Who needs ChatGPT when there’s Chat G&T?
This “wildly inefficient” stunt comes from Hendrick’s Gin as a dig at artificial intelligence, offering up an admittedly flawed but charming human with a British accent as a substitute for ubiquitous chatbots.
“We want to remind people that often the best parts of life lie not in conveniences, but instead come from the unpredictable, the puzzling and the magical experience of two or more real-life human beings building a relationship,” Michael Giardina, vice president of marketing in the U.S. for parent company William Grant & Sons, told Adweek. “No AI chatbot can compete with our lovely Elliot, who can describe classic works of art with a curated cocktail pairing or write you a Victorian sonnet.”
Elliot, described as a “five-year university student” but more likely an actor, hosted the virtual talk with consumers recently, spouting a few verses of Lewis Carroll’s “Jabberwocky,” greeting visitors in several languages and suggesting cake for lunch.

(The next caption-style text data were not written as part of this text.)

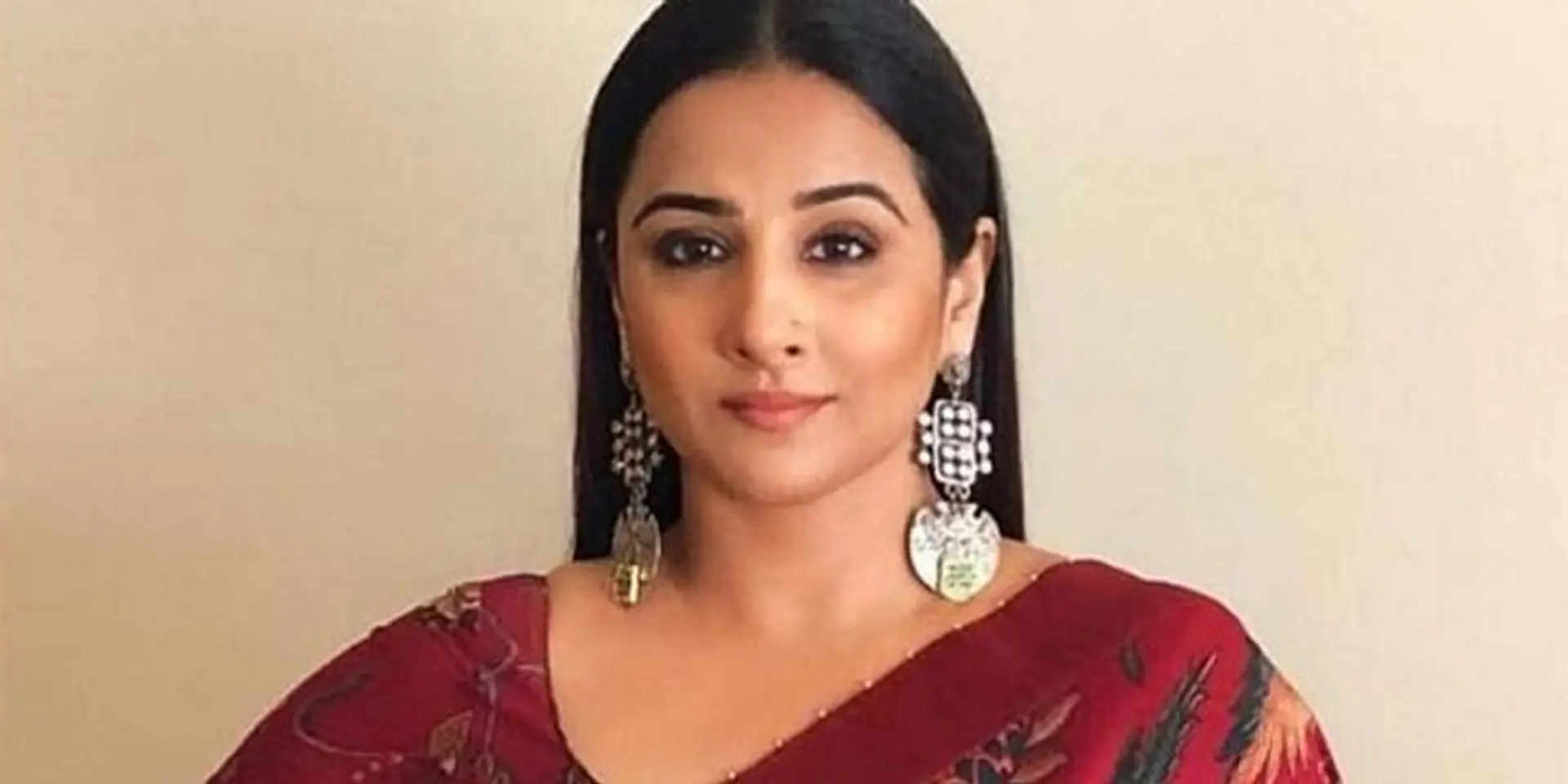 Vidya Balan-starrer short film Natkhat enters the Oscars race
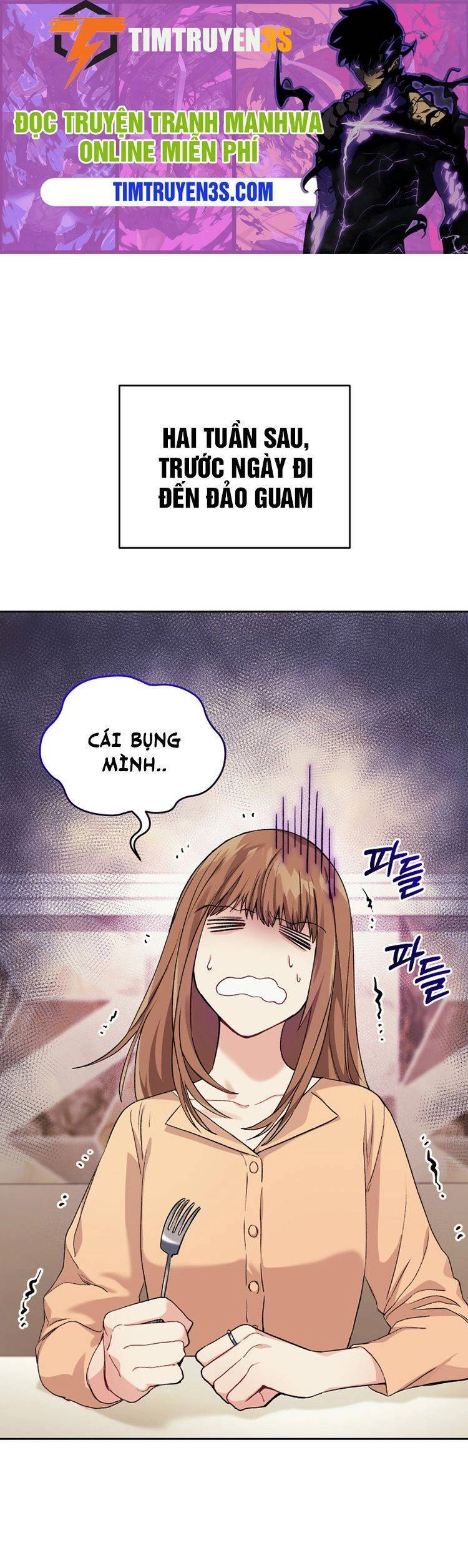 Ta Đánh Cắp Linh Hồn Của Ranker Top 1 Chapter 15 - 2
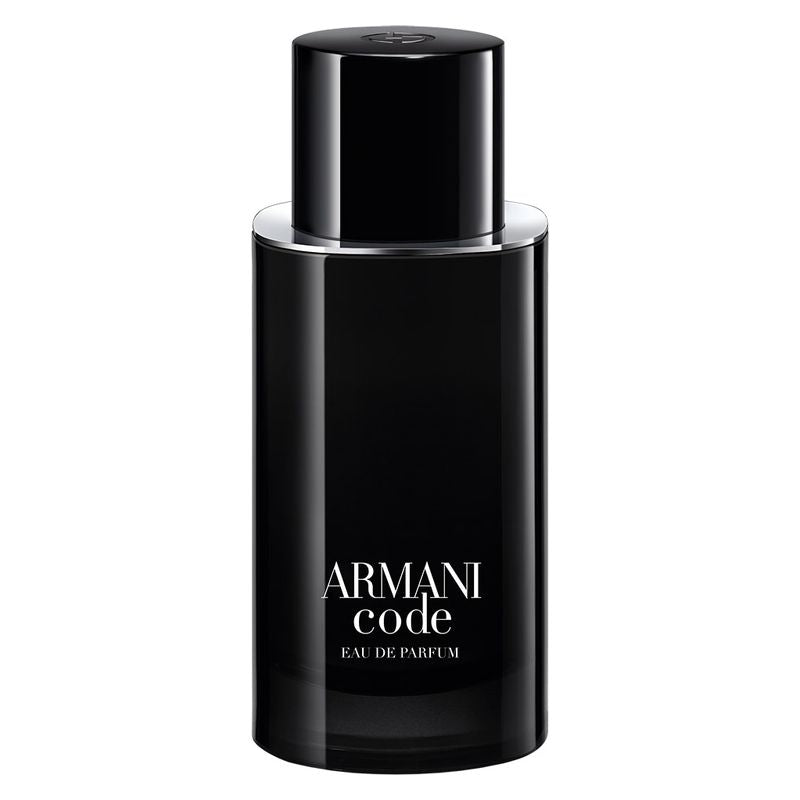Armani Code - TESTER Eau de Parfum Uomo 75 ml
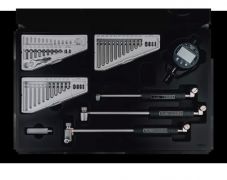 Set digital de micrometre interioare (Bore Gauge Set) Mitutoyo 511-925-20
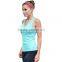 OEM Sports Yoga Elastic Headband Stretch Ribbon Cotton Headband For Women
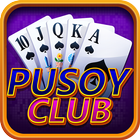 Pusoy Club ícone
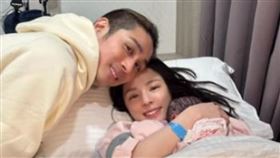 （圖／翻攝自YouTube 熊熊卓毓彤Official Channel）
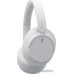 Наушники Sony WH-CH720N (белый)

Hendrick’s promised that Elliot would “happily reply to your curious queries until he becomes too tired or too peckish to continue,” with assistance provided only from a dictionary or “his brainy sister Helen.”
As a “corporeal, fallible being,” Elliot did not claim to be all-knowing during the experiment, billed as “the first-ever chatbot run by humans and fueled by Hendrick’s.” But he managed to bat back such broad volleys as “who are any of us” with responses like, “We are all bundles of carbon, aren’t we?”
The stubbornly analog approach is perfectly on-brand for the Scottish gin maker, which emphasizes its laborious production process and carries that theme through its marketing.